Pre-draft measurables
| Height | Weight | 40-yard dash | 10-yard split | 20-yard split | 20-yard shuttle | Three-cone drill | Vertical jump | Broad jump | Bench press |
| 5 ft 11 in (1.80 m) | 208 lb (94 kg) | 4.50 s | 1.54 s | 2.57 s | 4.45 s | 7.02 s | 33.5 in (0.85 m) | 9 ft 7 in (2.92 m) | 16 reps |
All values from Pro Day

===New York Jets===
The New York Jets drafted Bush with the 27th pick of the 6th round (187th overall) in the 2012 NFL draft. Bush signed a four-year contract on May 6, 2012. He was released on October 15, 2014.

===Denver Broncos===
Bush was signed to the Denver Broncos' practice squad on November 18, 2014.
On December 28, Bush intercepted Oakland Raiders quarterback Derek Carr in a 47–14 win to end the regular season. On October 1, 2015, he was waived by the team.

===Buffalo Bills===
Bush was signed by the Buffalo Bills on October 14, 2015, after safety Aaron Williams was placed on short–term injured reserve. He was released by the team on October 23.
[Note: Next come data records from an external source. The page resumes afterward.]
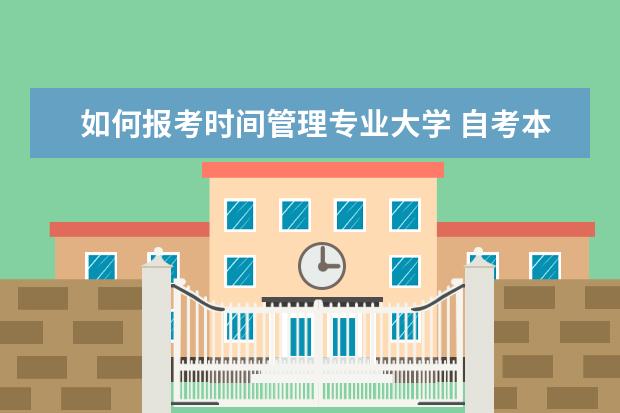 如何报考时间管理专业大学 自考本科报什么专业好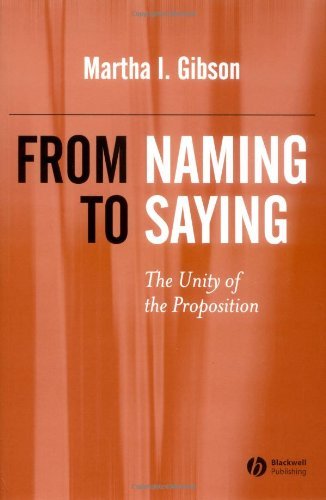 From Naming to Saying: The Unity of the Proposition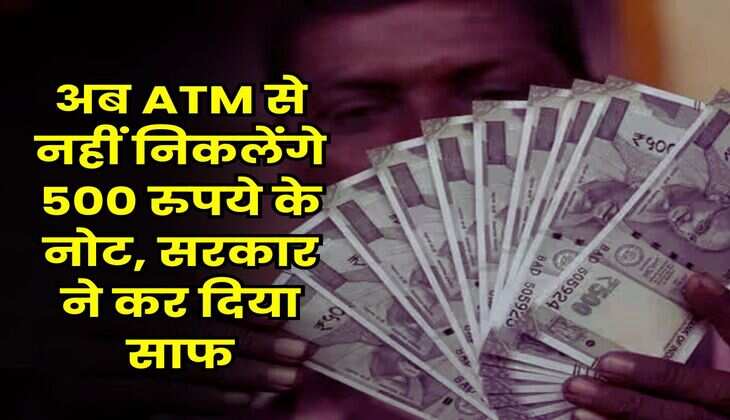 अब ATM से नहीं निकलेंगे 500 रुपये के नोट, सरकार ने कर दिया साफ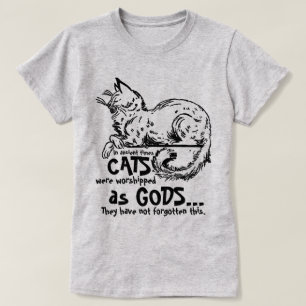 In de oudheid werden katten aanbeden als goden T-s T-shirt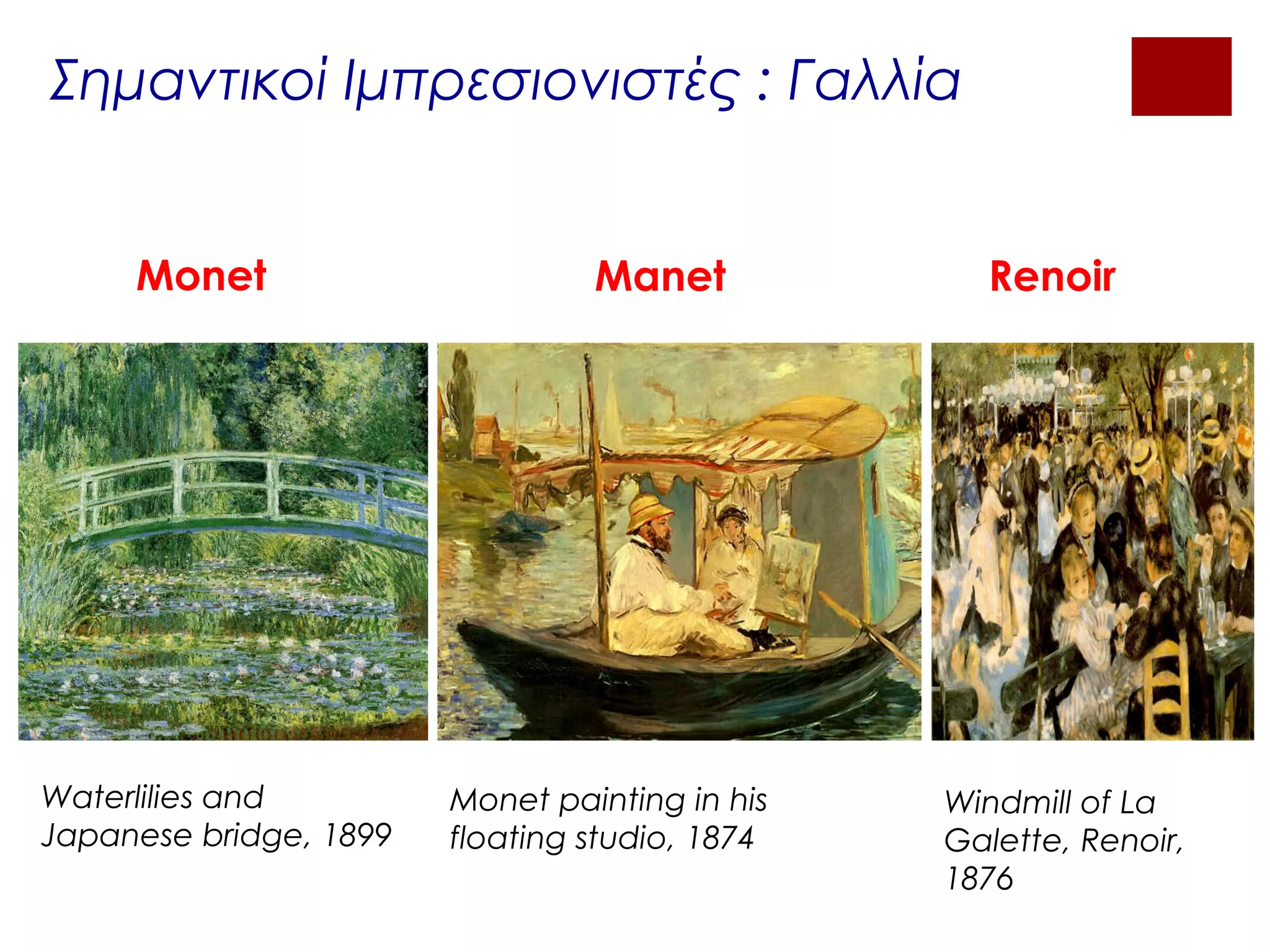 Σημαντικοί Ιμπρεσιονιστές : Γαλλία
Monet Manet Renoir
Waterlilies and
Japanese bridge, 1899
Monet painting in his
floating studio, 1874
Windmill of La
Galette, Renoir,
1876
===Denver Broncos (second stint)===
On December 1, 2015, the Broncos signed Bush to the active roster. On February 7, 2016, Bush was part of the Broncos team that won Super Bowl 50. In the game, the Broncos defeated the Carolina Panthers by a score of 24–10. Bush recorded two tackles in the Super Bowl.

==Post-playing career==
Bush joined Richard Childress Racing in 2021 as a pit crew member. He made his debut in the NASCAR Cup Series in the Coca-Cola 600 as the rear tire changer for Austin Dillon. As of 2025, he currently serves as a pit crew member for Daniel Suárez's No. 99 Trackhouse Racing.